*Extracted records*:
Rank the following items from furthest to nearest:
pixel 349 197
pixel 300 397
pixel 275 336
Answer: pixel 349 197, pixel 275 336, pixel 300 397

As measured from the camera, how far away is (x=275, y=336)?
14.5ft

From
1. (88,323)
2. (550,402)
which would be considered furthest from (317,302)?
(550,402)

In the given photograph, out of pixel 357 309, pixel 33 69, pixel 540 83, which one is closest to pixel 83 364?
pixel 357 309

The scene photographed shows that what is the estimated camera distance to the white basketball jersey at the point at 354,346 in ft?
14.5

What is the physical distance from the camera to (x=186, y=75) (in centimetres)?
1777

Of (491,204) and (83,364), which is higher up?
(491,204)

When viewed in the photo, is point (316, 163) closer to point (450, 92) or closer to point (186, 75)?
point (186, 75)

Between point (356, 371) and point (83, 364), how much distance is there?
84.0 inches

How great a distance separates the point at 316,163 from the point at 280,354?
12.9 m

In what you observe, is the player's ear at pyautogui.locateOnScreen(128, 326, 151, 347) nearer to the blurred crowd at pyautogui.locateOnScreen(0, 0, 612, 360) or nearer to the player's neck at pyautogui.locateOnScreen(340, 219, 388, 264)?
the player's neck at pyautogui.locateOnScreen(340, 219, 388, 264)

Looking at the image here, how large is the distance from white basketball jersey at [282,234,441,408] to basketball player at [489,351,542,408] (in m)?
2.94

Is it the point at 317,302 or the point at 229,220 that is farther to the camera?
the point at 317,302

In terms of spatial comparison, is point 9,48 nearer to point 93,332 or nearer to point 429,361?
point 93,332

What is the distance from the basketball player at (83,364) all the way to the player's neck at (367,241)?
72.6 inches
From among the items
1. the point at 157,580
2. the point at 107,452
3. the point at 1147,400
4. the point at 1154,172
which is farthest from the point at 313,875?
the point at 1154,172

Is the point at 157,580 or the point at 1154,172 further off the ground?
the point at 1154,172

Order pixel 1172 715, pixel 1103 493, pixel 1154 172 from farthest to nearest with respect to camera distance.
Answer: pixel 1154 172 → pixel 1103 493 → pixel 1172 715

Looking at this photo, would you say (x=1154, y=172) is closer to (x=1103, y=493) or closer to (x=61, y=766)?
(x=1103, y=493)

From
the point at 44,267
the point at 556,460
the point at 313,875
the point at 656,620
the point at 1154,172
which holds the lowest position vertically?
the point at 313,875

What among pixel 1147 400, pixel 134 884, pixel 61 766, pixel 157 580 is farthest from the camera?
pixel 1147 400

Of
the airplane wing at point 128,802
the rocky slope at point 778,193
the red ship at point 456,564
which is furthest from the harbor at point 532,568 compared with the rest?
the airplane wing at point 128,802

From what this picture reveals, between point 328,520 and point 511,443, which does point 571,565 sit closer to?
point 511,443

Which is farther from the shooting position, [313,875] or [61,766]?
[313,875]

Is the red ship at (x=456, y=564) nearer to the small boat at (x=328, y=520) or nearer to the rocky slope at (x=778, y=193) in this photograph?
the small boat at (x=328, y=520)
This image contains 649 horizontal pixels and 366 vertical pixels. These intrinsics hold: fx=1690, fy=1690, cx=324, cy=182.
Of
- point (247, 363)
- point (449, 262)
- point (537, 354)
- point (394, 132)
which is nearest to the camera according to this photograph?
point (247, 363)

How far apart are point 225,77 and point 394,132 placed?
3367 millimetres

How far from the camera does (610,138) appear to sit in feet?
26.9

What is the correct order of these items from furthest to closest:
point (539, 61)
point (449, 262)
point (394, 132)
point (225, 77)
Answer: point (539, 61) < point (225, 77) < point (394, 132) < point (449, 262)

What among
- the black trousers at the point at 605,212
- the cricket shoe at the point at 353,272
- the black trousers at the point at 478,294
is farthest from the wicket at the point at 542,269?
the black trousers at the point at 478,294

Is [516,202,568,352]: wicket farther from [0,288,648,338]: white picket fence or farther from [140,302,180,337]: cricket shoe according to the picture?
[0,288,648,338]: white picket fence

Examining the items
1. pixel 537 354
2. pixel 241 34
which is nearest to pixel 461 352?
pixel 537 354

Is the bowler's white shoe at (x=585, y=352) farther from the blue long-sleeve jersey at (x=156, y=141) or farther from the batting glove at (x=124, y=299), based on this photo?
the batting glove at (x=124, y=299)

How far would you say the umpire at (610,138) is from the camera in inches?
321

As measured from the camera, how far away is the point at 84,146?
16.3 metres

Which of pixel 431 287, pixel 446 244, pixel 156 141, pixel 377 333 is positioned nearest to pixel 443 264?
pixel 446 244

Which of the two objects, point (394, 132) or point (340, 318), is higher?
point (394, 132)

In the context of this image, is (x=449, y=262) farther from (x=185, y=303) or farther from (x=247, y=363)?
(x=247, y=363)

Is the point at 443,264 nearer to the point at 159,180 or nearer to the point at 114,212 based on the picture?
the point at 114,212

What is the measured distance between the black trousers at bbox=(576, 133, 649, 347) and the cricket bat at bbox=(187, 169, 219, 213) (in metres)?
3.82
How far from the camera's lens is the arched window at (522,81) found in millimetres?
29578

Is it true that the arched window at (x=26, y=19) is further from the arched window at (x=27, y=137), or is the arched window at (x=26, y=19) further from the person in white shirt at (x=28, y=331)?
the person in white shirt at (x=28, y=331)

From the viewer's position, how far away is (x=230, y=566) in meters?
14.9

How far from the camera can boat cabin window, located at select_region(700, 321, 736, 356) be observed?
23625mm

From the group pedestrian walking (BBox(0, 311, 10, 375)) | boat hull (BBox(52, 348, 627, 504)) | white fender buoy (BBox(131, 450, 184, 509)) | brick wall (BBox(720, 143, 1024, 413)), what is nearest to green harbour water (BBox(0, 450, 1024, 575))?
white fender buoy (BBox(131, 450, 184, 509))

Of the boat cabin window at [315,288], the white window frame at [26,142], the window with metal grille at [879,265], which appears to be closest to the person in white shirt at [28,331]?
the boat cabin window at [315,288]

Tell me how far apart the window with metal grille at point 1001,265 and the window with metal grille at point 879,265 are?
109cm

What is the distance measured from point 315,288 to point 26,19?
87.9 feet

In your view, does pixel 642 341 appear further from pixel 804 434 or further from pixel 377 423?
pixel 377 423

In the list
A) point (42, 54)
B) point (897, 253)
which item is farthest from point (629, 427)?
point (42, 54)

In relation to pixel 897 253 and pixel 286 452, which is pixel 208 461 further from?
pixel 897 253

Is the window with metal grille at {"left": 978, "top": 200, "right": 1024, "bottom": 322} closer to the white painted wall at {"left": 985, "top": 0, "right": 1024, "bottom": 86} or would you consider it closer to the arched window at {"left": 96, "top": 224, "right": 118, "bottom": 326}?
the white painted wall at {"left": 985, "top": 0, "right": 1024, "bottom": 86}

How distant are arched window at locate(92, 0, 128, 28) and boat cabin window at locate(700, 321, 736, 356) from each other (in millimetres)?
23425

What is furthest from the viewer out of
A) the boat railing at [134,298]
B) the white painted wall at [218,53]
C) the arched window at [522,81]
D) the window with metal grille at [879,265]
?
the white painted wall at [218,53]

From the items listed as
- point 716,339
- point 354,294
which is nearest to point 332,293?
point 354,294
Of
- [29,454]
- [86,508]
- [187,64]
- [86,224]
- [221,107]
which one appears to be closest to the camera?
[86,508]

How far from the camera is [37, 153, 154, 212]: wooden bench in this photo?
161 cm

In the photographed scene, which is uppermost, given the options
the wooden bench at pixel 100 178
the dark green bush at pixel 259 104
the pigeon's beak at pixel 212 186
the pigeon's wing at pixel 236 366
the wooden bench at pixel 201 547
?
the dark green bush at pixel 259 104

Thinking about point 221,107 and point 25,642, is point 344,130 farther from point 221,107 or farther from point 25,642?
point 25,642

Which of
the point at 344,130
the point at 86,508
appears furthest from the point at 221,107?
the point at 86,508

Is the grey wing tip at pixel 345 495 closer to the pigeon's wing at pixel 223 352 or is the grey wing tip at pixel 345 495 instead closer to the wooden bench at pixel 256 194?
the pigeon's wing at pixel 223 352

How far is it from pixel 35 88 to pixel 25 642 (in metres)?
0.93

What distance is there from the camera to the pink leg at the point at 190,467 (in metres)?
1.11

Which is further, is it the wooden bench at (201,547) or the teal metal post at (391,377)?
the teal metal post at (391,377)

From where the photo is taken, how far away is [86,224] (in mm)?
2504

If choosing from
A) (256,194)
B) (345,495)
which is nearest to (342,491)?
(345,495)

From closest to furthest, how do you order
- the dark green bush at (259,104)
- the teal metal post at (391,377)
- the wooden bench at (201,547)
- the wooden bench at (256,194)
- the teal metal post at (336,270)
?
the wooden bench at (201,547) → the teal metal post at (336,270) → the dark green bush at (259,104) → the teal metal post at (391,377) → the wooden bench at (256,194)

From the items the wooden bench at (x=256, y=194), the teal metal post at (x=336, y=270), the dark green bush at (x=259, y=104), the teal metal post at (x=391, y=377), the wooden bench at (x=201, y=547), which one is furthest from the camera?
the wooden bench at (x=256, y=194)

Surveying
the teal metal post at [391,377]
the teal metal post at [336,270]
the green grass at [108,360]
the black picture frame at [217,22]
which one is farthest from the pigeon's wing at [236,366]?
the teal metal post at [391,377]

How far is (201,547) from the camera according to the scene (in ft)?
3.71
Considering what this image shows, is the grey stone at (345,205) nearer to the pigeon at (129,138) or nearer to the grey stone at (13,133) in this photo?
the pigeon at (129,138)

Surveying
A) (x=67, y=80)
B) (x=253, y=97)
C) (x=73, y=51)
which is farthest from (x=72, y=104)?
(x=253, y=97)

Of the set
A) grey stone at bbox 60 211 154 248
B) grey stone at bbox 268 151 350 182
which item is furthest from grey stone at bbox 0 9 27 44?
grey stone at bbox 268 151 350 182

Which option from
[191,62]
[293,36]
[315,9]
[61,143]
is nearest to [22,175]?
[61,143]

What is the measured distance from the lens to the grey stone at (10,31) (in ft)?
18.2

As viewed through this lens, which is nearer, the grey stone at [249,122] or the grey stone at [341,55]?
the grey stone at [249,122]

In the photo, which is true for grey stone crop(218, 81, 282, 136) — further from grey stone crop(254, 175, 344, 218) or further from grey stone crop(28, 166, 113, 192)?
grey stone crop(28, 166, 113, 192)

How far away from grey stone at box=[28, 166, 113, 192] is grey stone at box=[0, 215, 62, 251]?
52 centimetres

*Aim*: Output, unchanged, the lines from the line with "Which option from" through the final line of the material.

*Exercise solution*:
Which option from
[191,62]
[293,36]
[315,9]
[61,143]
is nearest to [22,175]?
[61,143]

What is the measured distance from the lens to the grey stone at (10,31) (in ft)?
18.2

As viewed through this lens, which is nearer, the grey stone at [249,122] or the grey stone at [341,55]?
the grey stone at [249,122]

In the photo, which is true for grey stone crop(218, 81, 282, 136) — further from grey stone crop(254, 175, 344, 218) or further from grey stone crop(28, 166, 113, 192)?
grey stone crop(28, 166, 113, 192)

How far away from grey stone at box=[28, 166, 113, 192] is grey stone at box=[0, 215, 62, 251]?
52 centimetres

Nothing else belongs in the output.